* Source document
-=-=-

Skip to main content

Archived Comments for: Pharmacovigilance program to monitor adverse reactions of recombinant streptokinase in acute myocardial infarction

Back to article

  1. Confounding due to drug interactions

    N Malangu, University of Limpopo

    14 March 2006

    Dear Editor

    The article by Betancourt and colleagues (2005) is refreshingly a good example of an active pharmacovigilance program. Although their numbers are not clearly stated the study involved many hospitals and clinicians who reported the cases.

-=-=-

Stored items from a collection
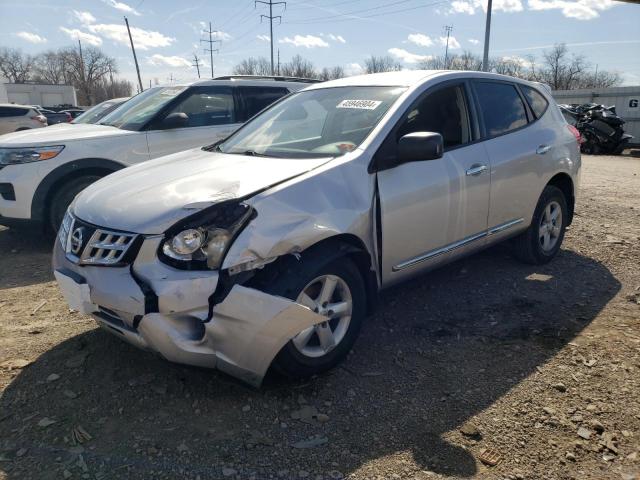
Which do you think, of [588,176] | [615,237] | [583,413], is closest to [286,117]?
[583,413]

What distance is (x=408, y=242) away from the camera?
11.1ft

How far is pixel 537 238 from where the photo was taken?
4.77 meters

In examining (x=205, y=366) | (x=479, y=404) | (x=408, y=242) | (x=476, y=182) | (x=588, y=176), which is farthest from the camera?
(x=588, y=176)

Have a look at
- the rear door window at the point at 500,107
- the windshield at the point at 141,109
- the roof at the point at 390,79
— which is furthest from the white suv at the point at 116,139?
the rear door window at the point at 500,107

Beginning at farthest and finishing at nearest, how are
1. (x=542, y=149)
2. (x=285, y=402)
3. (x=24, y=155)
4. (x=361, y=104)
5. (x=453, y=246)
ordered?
1. (x=24, y=155)
2. (x=542, y=149)
3. (x=453, y=246)
4. (x=361, y=104)
5. (x=285, y=402)

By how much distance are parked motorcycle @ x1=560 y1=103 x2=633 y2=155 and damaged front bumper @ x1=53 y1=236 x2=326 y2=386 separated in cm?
1790

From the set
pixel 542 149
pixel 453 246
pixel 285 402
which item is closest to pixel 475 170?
pixel 453 246

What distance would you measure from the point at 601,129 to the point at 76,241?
63.3 feet

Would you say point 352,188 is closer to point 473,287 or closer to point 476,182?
point 476,182

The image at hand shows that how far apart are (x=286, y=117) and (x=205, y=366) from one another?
2.23 metres

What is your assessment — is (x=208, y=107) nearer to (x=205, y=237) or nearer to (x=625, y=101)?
(x=205, y=237)

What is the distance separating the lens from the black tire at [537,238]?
15.4ft

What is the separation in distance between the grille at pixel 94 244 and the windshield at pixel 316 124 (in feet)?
3.95

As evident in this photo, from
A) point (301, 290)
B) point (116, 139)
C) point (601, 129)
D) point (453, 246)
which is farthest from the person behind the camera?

-=-=-

* Work item
Output the comments page word for word from "Dear Editor" to "reported the cases.".

* Your response
Dear Editor

    The article by Betancourt and colleagues (2005) is refreshingly a good example of an active pharmacovigilance program. Although their numbers are not clearly stated the study involved many hospitals and clinicians who reported the cases.